* Problems and tasks:
A) Rewrite the tennis match report from "The Swiss had" to "pressure on Borna.", swapping "Federer" for "Roger".
B) Extend the report on the Halle final by writing what comes after its last sentence.

* Extracted text:
Start of Block

Borna played on a very high level, both in his service games and from the baseline overall, scoring his first win over Roger in three matches after a tough loss at Indian Wells three months ago. The Croat saved three out of four break points, stealing the opening set in the tie break and regaining his composure after losing set number two.

Roger was not on his usual level on this surface and at this event, just like in the previous three matches against Benoit Paire, Matthew Ebden and Denis Kudla. Unlike in those matches, this time he couldn't emerge as a winner, unable to impose his shots and suffering two breaks in the final set to finish runner-up, missing a chance to win the 10th title in Halle and losing the first place to Rafael Nadal, standing 50 points behind his great rival.

They had a similar number of aces, serving at 70% and 74% and producing only seven break points in the entire match. It has to be said that Roger won eight points more than Borna, including five in the opening set, but it wasn't enough to give him the triumph after being completely outplayed in the deciding set.

The Swiss had 43 winners and 23 unforced errors while Borna stood on a 32-21 ratio, taming his shots nicely and keeping the pace with Federer. Roger did everything right in his service games in the opening set, holding at love four times and dropping three points in six games in total to keep all the pressure on Borna.

End of Block

* Source data:
Start of Block

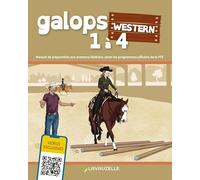 galops western 1 à 4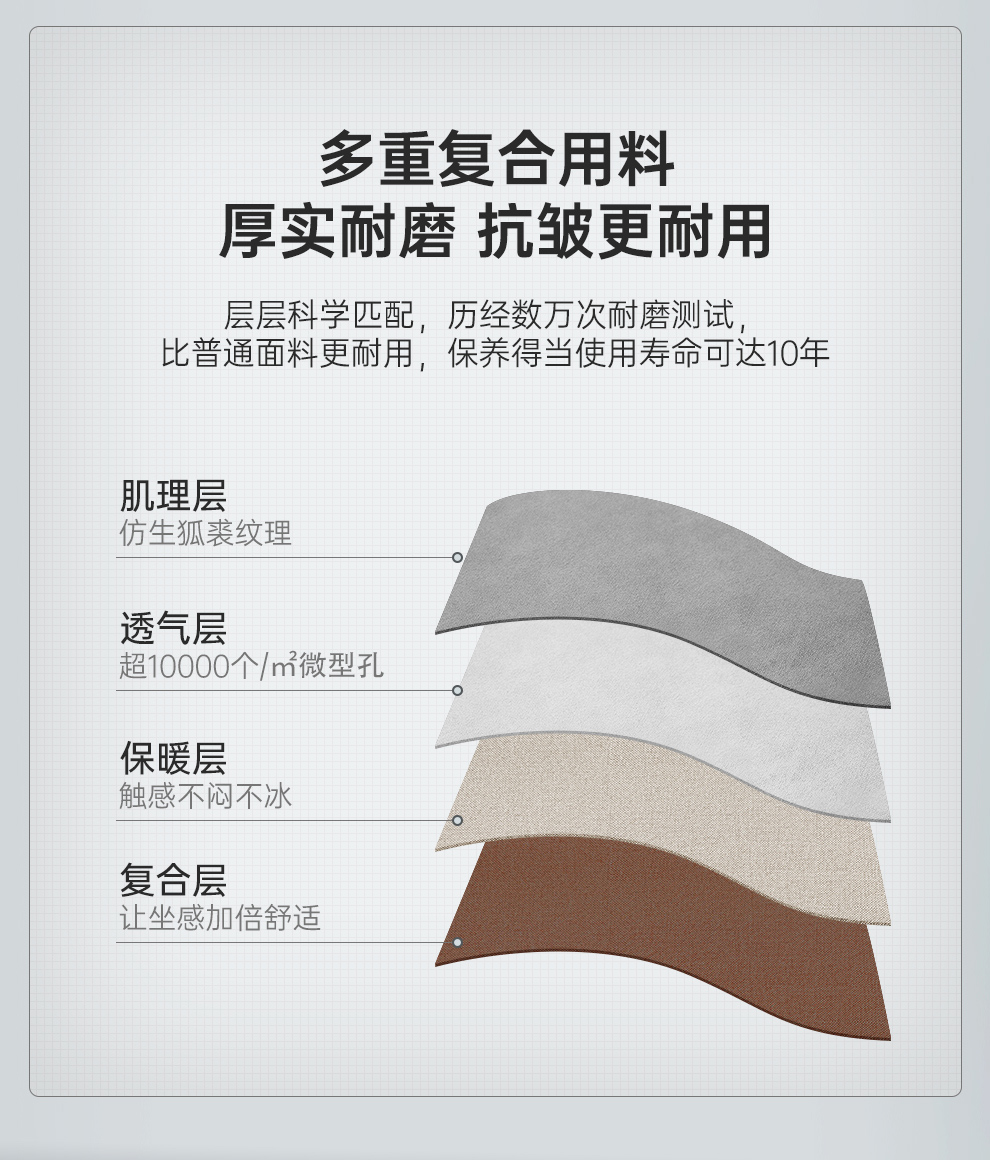 锦巢简约现代沙发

End of Block

* Answers per task:
A)
The Swiss had 43 winners and 23 unforced errors while Borna stood on a 32-21 ratio, taming his shots nicely and keeping the pace with Roger. Roger did everything right in his service games in the opening set, holding at love four times and dropping three points in six games in total to keep all the pressure on Borna.

B)
Still, his return game was off during the entire week and despite winning a lot of points on Borna's serve he couldn't create break points in the first five return games. The 11th game was the longest of the match and Coric showed a fighting spirit, saving a break point after a 20-shot rally to avoid the setback and reach the tie break.

There, the first seven points went with the serve and Roger earned the first mini-break at 4-3 after a solid forehand attack, looking good to end the breaker on the winning side. Borna had some other plans, though, fending off the first set point at 4-6 with a deep return and another one after an amazing point that saw chances for both players to level the score at 6-6.

A service winner sent Borna 7-6 up and he stole the set after forcing an error from Roger, taking the breaker 8-6 despite winning five points less than his rival during the set. The Swiss served above 75% in set number two as well and he lost just seven points in five service games to keep the pressure on the other side of the next once again.

Unlike in the opener, Borna couldn't defend his serve as efficient as he would have wanted, saving a break point in games four and six but losing serve at 15 at 3-4 after a terrible volley, allowing Roger to serve for the set in the following game.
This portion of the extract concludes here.